Reproduce the data below verbatim, preserving every line and character without alteration.
--- start of Exercise data ---
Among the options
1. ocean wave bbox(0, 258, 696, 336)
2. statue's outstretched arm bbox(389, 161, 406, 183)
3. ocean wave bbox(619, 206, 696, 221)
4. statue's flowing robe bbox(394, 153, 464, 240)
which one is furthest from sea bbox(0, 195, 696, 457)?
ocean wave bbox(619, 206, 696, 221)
--- end of Exercise data ---
Correct answer
Among the options
1. ocean wave bbox(0, 258, 696, 336)
2. statue's outstretched arm bbox(389, 161, 406, 183)
3. ocean wave bbox(619, 206, 696, 221)
4. statue's flowing robe bbox(394, 153, 464, 240)
which one is furthest from sea bbox(0, 195, 696, 457)?
ocean wave bbox(619, 206, 696, 221)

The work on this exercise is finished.